## PROBLEMS AND TASKS
1. In the financials article, by what percentage did Standard & Poor's financial stocks fall in 2001?
2. Using the financials article, explain how financial stocks beat the S&P 500 in 2001 even though they lost value that year.
3. From the financials article, copy word for word the passage starting with "And despite higher" and going on through "analyst Steve Biggar.".

Salomon Upends Merrill as Top Underwriter.
http://dailynews.yahoo.com/h/nm/20011230...

-- posted by SteveT



Top 156.   Jan 5, 2002 11:25 AM

» JenL_2 - Financials Recovery?

This from 1/3 Barron's Online:


The Year Ahead: Financials Rarin' for a Recovery

By Allison Krampf

Financial services firms had a rough ride in 2001. Slowing equities markets decimated profits of investment banks, mutual funds lost their luster and credit quality at banks eroded as charge-offs rose.

And then September 11 happened.

The uncertainty and confusion that followed the attacks hit many sectors hard, including financial services. Most tragically, prominent financial companies such as Keefe, Bruyette, & Woods and Cantor Fitzgerald, whose offices were in the World Trade Center, lost hundreds of people in the terrorist attacks. Other leading firms, including Merrill Lynch and Lehman Brothers, were displaced to other locations, a costly logistical nightmare.

The upshot: Standard & Poor's financial stocks ended the year down 9%, compared with a stellar return of 23.4% in 2000.


Still, the Federal Reserve's 11 cuts in short-term interest rates helped the financials beat the S&P 500, which was off almost 14% in 2001.

And financial services stocks should do better this year.

"As the economic recovery becomes more evident, we think investors may step up and buy situations that have had problems in the prior year," says Frank Barkocy, portfolio manager with Keefe Managers, a bank hedge fund.

"A better economic recovery and improving asset quality can help drive stocks [such as banks]," he adds.

And despite higher total debt outstanding -- more than $7.9 trillion as of the end of the third quarter (including mortgages), compared with $7.5 trillion at the beginning of last year -- consumers can easily tap into one source of wealth that's very close to home.

"[People] have a lot of equity built up in their homes, and that is still seen as a source of wealth for consumers," says Standard & Poor's analyst Steve Biggar.

Total mortgage originations in 2001 are now about $2 trillion, almost double the amount in 2000, according to the Mortgage Bankers Association of America. Of that number, 56% were refinancings, up from 19% of total originations in 2000. (Not surprisingly, originations and refinancings are expected to fall this year as interest rates creep back up.)

## INFORMATION PROVIDED
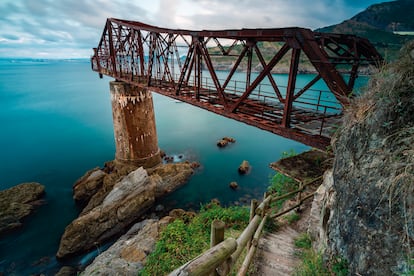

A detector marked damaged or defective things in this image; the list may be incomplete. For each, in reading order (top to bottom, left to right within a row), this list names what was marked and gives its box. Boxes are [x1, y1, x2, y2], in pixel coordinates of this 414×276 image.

## SOLUTIONS BY TASK
1. They ended the year down 9%.

2. The Federal Reserve's 11 cuts in short-term interest rates helped financial stocks. They fell 9%, while the S&P 500 was off almost 14%.

3.
And despite higher total debt outstanding -- more than $7.9 trillion as of the end of the third quarter (including mortgages), compared with $7.5 trillion at the beginning of last year -- consumers can easily tap into one source of wealth that's very close to home.

"[People] have a lot of equity built up in their homes, and that is still seen as a source of wealth for consumers," says Standard & Poor's analyst Steve Biggar.